Author: Dr. Julie Butler

Date Created: August 13, 2023

Last Modified: August 14, 2023

What are Classification Problems?#

  • Goal: Determine what “class” a data point belongs to

  • Regression: output can be any real number

  • Classification: output can only be taken from finite and discrete set

Classification Examples#

  • Can the condition of a car be determined from its price and odometer reading?

  • Can the species of a plant or animal be determined from various measurements?

  • Can the sex of an animal be determined from various measurements?

  • Can handwritten numbers be converted to text (MNIST Data Set)?

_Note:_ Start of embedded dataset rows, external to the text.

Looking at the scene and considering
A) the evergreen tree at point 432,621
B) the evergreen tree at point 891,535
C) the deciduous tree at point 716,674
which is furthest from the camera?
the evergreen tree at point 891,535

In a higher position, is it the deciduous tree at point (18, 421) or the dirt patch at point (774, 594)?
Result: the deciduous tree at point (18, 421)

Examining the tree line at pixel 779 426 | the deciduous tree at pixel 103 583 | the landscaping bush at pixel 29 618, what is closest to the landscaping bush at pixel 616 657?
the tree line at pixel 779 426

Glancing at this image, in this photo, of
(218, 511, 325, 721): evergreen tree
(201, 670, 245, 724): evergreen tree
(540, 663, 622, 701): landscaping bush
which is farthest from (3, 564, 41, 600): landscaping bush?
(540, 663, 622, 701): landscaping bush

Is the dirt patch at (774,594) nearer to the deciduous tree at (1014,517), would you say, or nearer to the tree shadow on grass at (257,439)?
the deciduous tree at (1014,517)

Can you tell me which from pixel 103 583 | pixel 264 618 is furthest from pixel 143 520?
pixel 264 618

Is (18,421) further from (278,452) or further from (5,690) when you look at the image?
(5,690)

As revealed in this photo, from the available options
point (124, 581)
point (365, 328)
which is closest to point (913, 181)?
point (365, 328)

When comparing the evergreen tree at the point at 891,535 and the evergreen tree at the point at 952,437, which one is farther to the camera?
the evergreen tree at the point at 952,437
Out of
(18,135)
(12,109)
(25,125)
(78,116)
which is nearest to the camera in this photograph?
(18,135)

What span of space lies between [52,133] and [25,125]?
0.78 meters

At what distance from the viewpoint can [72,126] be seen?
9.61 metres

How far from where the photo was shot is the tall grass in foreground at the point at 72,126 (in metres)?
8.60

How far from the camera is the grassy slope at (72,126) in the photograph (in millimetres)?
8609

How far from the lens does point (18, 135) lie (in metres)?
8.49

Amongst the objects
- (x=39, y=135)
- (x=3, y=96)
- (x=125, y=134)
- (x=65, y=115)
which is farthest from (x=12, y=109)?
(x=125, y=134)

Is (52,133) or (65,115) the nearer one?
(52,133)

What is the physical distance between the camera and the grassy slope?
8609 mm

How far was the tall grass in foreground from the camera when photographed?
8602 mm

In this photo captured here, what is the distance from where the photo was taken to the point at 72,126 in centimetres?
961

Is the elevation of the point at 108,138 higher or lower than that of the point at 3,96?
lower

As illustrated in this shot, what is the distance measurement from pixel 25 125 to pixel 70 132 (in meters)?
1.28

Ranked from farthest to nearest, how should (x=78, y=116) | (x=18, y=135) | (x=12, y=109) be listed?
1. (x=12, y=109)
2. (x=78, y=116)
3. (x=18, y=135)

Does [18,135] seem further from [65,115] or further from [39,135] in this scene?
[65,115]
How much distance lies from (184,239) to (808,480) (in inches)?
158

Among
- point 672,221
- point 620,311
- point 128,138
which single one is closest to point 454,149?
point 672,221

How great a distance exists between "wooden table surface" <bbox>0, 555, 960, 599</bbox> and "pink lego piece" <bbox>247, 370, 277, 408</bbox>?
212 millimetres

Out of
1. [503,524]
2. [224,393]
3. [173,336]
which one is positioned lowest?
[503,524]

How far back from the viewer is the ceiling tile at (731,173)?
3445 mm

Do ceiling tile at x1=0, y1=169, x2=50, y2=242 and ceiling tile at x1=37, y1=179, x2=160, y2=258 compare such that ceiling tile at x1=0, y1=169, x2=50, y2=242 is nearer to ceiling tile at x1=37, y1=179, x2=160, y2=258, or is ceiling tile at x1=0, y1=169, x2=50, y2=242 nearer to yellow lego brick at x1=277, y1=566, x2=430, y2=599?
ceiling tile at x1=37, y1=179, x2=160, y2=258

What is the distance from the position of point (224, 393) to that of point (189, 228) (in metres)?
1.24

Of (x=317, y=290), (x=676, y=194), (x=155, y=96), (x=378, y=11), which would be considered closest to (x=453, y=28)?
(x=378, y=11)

  • Can pictures of clothes be identified?

  • Can pictures be determined to contain dogs or cats?

Types of Classification Problems#

  • Binimal Classifier: data is sorted into one of two categories

  • Multiclass Classifier: data is sorted into one of three or more categories

  • Multilabel Classifier: data can belong to more than one category

Classifiers#

  • Ridge Classifier (this week)

  • Stochastic Gradient Descent (Hands-On Chapter 3)

  • Support Vector Machines (not covered)

  • Neural Networks/Convolutional Neural Networks (covered later)

Ridge Classifier#

  • Scikit-Learn implementation

  • Using ridge regression but converts it into a classification problem

  • Binomial classification

    • Inputs are mapped to outputs between -1 and 1

    • Class 0 corresponds to a negative output and class 1 corresponds to a positive output

  • Multiclass classification

    • Treat as multi-output regression problem and output with higest value is the category

  • Simple classification algorithm but computationally effecient

Error Metrics#

  • The error metrics we have mean using are not suitable to determine the performance of a classifier

  • New error metrics

    • Accuracy Score

    • Confusion Matrix

    • Other error metrics are covered in Chapter 3 of Hands-On Machine Learning

Accuracy Score#

\[ Score = \frac{Number\ of\ Correct\ Predictions}{Total\ Number\ of\ Data\ Points}\]
  • A score of 1.0 means 100% of the predictions are classified correctly

  • A score of 0.0 means 0% of the predictions are classified correctly

Confusion Matrix#

  • Each row represents an actual class, each column represents a predicted class

  • Numbers of the main diagonal are correct predictions and numbers on the off diagonal elements are in correct predictions image.png Image Source

Example: The Iris Data Set and the Ridge Classifier#

image.png

  • The Iris Data Set is a famous classification data set

  • Each point contains measurements of different parts of the flower and the specific variety of iris it belongs to

  • Goal is to predict what type of iris each flower is

  • Image Source

##############################
##          IMPORTS         ##
##############################
import numpy as np
import pandas as pd
import seaborn as sns
import matplotlib.pyplot as plt
from sklearn.datasets import load_iris
from sklearn.metrics import confusion_matrix
from sklearn.preprocessing import StandardScaler
from sklearn.linear_model import RidgeClassifier
from sklearn.model_selection import train_test_split
# Load the iris dataset from sklearn
iris = load_iris()

# Convert the iris dataset to a pandas dataframe
iris_data = pd.DataFrame(iris.data, columns=iris.feature_names)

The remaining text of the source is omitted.